How often our perspective informs, or better yet, clouds our ability to see an issue or an event in an objective way. Possibly, objectivity is in the eye of the beholder, or based upon one’s perspective at the time.

Our political ideology, class or status in society, level of education, and even willingness to entertain ideas and opinions that differ from our own causes our perspective and viewpoint about life to be skewered one way or another.

I was thinking about some of these issues as I reflected on the past two days of immersing myself into the midst of the boys and girls high school basketball tournaments in Maine.

My own perspective is vastly different than if my own son or daughter happened to be playing in the tournament. My objectivity would no longer be that of an interested “outsider”, trying to understand the tournament more as a cultural phenomenon, rather than as a fan of the team(s) playing on the floor.

Probably some who read my blog(s) recognize that I have anti-authoritarian leanings, although I wouldn’t say that I’m opposed to structure of all types. Some might even call it a “chip on my shoulder” towards those in charge. Of course, that would be your perspective concerning that matter. My preference would be to have flat a ladders of authority, or as little hierarchy as humanly possible. But of course, our perspective might influence what we would consider appropriate in just this one area. Hence, these leanings color my perspective in some of my recent dealings with an organization like the MPA. From their perspective, they obviously feel that structure of some sort is necessary, trying to coordinate disparate schools, communities and large numbers of people, at specific games sites like the Augusta Civic Center (Western Maine), as well as the Bangor Auditorium (Eastern Maine).

I had an interesting interview with a coach of one of the private Xian schools that were participating in the tournament. In speaking with this affable, and very likeable person, I recognized that probably, some of my attempts at being cute, such as my post on intriguing match up #1, could have been taken as offensive, not knowing that I was trying to deflect some of my anger and frustration that I carry around towards organized religion. Despite the best attempts to intellectualize so many issues, of which this is only one, it’s difficult to divorce emotion (and perspective?) from the equation. We were able to have an interesting dialogue on what coaching means to him, based upon his philosophy and trying to model a particular worldview (perspective?) to the young men entrusted to him in his role as a leader.

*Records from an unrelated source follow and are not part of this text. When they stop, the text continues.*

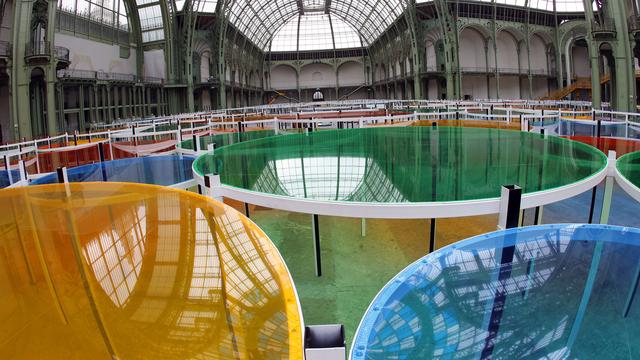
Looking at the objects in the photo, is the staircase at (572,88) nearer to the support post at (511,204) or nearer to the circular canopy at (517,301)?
the support post at (511,204)

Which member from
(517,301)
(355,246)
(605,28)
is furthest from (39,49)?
(605,28)

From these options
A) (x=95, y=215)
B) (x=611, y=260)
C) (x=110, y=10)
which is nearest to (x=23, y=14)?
(x=110, y=10)

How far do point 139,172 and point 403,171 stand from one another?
14.6 ft

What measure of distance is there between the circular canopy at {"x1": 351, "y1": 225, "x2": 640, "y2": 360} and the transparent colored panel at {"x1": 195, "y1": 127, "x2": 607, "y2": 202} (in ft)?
3.97

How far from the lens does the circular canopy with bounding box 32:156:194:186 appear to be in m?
6.24

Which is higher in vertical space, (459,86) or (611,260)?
(459,86)

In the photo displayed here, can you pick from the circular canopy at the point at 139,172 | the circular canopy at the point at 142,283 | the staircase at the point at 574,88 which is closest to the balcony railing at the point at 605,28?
the circular canopy at the point at 139,172

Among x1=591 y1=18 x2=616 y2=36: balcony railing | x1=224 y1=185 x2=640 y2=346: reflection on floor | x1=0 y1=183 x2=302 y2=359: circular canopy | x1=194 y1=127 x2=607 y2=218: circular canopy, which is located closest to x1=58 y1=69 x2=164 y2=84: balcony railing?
x1=224 y1=185 x2=640 y2=346: reflection on floor

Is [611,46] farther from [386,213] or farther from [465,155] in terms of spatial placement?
[386,213]

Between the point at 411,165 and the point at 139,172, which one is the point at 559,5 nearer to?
the point at 411,165

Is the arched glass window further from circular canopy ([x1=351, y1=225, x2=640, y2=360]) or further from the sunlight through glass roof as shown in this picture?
the sunlight through glass roof

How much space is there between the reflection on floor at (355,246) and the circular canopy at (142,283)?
3.10 metres

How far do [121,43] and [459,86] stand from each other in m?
34.1

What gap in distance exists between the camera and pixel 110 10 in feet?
126
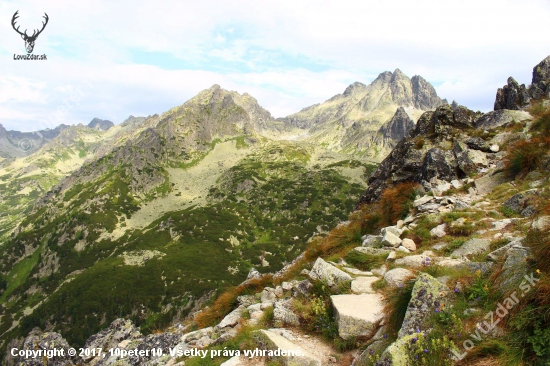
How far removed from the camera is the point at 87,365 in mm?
19125

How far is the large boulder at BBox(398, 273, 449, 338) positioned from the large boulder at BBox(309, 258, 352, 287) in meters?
3.15

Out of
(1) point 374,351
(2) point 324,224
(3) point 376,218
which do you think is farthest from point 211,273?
(1) point 374,351

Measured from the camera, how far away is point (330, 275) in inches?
355

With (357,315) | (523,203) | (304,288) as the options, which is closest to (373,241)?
(304,288)

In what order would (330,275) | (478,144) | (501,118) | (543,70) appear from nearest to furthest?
1. (330,275)
2. (478,144)
3. (501,118)
4. (543,70)

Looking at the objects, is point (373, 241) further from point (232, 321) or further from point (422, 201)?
point (232, 321)

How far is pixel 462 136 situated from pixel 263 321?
2334 centimetres

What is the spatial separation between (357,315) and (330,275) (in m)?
2.24

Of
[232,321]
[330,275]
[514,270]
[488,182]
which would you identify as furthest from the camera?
[488,182]

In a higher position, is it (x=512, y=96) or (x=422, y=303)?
(x=512, y=96)

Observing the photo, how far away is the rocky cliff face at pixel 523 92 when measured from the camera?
31.0 metres

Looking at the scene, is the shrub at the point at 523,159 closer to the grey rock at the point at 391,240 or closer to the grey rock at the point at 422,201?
the grey rock at the point at 422,201

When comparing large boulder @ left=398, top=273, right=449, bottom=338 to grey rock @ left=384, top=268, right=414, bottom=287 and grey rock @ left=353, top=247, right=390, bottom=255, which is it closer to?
grey rock @ left=384, top=268, right=414, bottom=287

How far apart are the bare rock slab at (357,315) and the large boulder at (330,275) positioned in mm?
1081
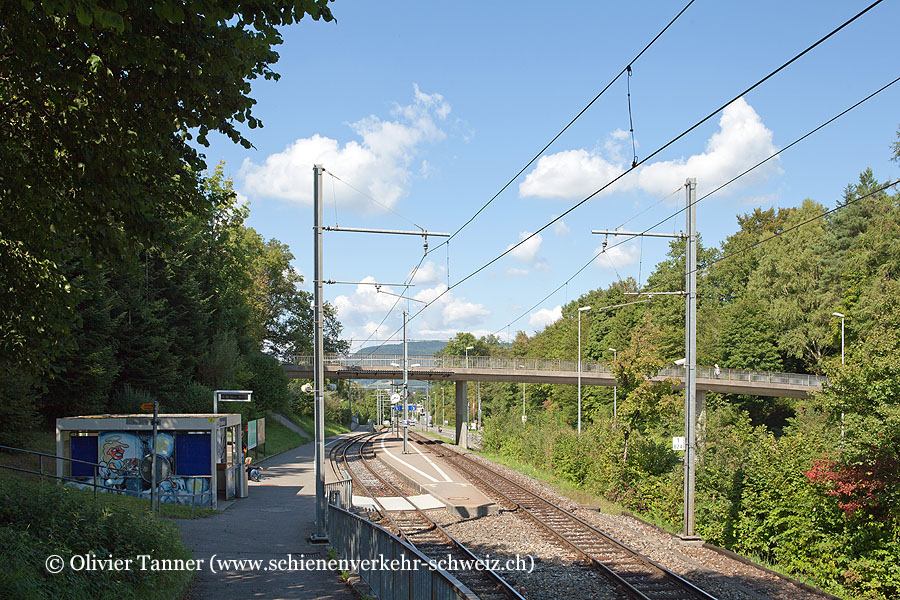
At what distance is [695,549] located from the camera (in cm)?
1631

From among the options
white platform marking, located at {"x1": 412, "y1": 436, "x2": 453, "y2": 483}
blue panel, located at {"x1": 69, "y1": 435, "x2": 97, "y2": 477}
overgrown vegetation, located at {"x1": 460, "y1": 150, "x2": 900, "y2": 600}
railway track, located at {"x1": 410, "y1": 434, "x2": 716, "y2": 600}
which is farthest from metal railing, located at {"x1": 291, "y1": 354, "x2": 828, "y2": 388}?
blue panel, located at {"x1": 69, "y1": 435, "x2": 97, "y2": 477}

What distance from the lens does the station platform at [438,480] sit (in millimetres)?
20281

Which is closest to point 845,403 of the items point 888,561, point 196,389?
point 888,561

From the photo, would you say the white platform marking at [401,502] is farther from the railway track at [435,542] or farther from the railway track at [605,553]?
the railway track at [605,553]

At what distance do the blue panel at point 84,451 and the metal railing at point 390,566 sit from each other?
32.3 ft

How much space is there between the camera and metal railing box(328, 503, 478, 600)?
21.2ft

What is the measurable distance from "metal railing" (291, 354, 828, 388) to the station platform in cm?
810

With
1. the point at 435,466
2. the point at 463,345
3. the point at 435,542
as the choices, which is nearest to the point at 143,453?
the point at 435,542

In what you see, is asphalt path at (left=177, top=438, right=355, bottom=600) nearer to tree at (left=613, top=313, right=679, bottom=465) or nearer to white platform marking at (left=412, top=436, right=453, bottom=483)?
white platform marking at (left=412, top=436, right=453, bottom=483)

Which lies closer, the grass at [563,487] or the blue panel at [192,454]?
the blue panel at [192,454]

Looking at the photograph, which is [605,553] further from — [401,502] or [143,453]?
[143,453]

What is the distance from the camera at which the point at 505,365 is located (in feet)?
177

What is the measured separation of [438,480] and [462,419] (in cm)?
2518

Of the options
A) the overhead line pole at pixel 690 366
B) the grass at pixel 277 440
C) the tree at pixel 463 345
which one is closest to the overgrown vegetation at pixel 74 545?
the overhead line pole at pixel 690 366
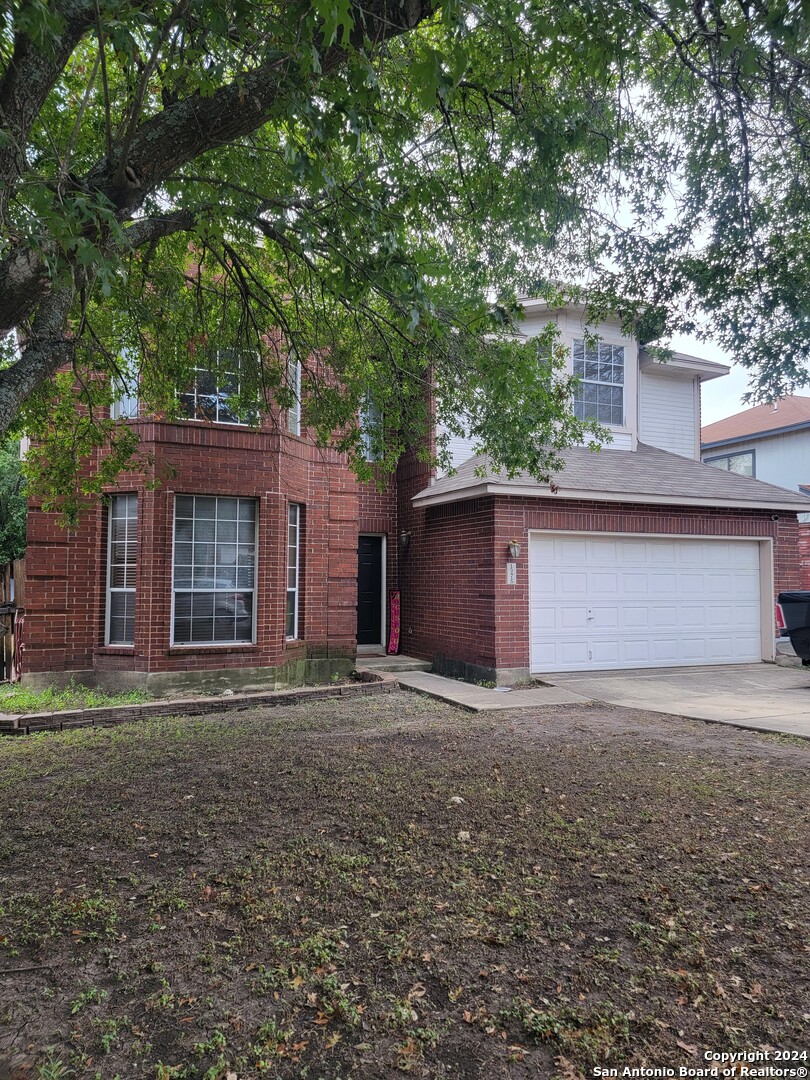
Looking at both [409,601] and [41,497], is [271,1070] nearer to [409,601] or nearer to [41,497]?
[41,497]

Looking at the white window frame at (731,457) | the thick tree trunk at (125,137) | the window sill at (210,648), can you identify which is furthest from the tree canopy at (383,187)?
the white window frame at (731,457)

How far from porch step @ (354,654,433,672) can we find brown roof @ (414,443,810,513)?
9.87 ft

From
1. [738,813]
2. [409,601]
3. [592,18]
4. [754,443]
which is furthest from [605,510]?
[754,443]

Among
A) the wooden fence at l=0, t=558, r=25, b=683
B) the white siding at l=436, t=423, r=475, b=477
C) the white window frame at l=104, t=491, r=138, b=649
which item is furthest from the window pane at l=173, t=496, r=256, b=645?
the white siding at l=436, t=423, r=475, b=477

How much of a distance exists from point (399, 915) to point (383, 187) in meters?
4.68

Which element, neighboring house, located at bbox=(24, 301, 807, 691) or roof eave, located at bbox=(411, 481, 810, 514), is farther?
roof eave, located at bbox=(411, 481, 810, 514)

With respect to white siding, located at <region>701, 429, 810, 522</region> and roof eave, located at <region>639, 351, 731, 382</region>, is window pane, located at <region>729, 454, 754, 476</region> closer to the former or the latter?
white siding, located at <region>701, 429, 810, 522</region>

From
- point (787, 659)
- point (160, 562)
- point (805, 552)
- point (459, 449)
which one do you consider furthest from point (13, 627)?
point (805, 552)

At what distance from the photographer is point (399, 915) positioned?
3.24 metres

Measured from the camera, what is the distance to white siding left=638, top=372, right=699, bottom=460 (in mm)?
14383

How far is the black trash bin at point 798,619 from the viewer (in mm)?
10445

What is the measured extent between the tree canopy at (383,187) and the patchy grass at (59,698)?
293 centimetres

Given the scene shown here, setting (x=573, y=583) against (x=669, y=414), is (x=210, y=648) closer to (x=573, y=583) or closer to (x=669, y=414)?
(x=573, y=583)

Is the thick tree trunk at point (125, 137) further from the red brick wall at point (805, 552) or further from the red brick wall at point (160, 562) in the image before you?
the red brick wall at point (805, 552)
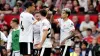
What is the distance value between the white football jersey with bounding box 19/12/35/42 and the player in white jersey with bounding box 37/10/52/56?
0.41 metres

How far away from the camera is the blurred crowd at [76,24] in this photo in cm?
1928

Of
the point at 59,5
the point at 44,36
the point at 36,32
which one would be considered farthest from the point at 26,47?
the point at 59,5

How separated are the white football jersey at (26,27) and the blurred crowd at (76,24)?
3.22 ft

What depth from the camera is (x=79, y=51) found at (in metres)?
19.2

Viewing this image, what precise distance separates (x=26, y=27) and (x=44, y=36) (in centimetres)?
96

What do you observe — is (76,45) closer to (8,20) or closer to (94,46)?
(94,46)

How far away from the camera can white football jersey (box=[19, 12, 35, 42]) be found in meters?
16.3

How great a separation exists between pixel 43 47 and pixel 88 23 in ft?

So, what does all this mean? I’m not trying to devolve all things into the swamp of post modernism, which says that there is no way of arriving at truth. I’m also not saying that thoughts and ideas aren’t worth fighting for, and that thought and analysis aren't valid pursuits, because everything is equal, anyhow. Great ideas, particularly those standing the test of time and the scrutiny of centuries are always good places to start, in any debate.

What I am saying is that life is complicated, and it could be a little less strident at times and human interactions a little more pleasant, if we would all realize that what we sometimes attempt to enforce as the truth, is only our own perspective or skewered version of life as we see it.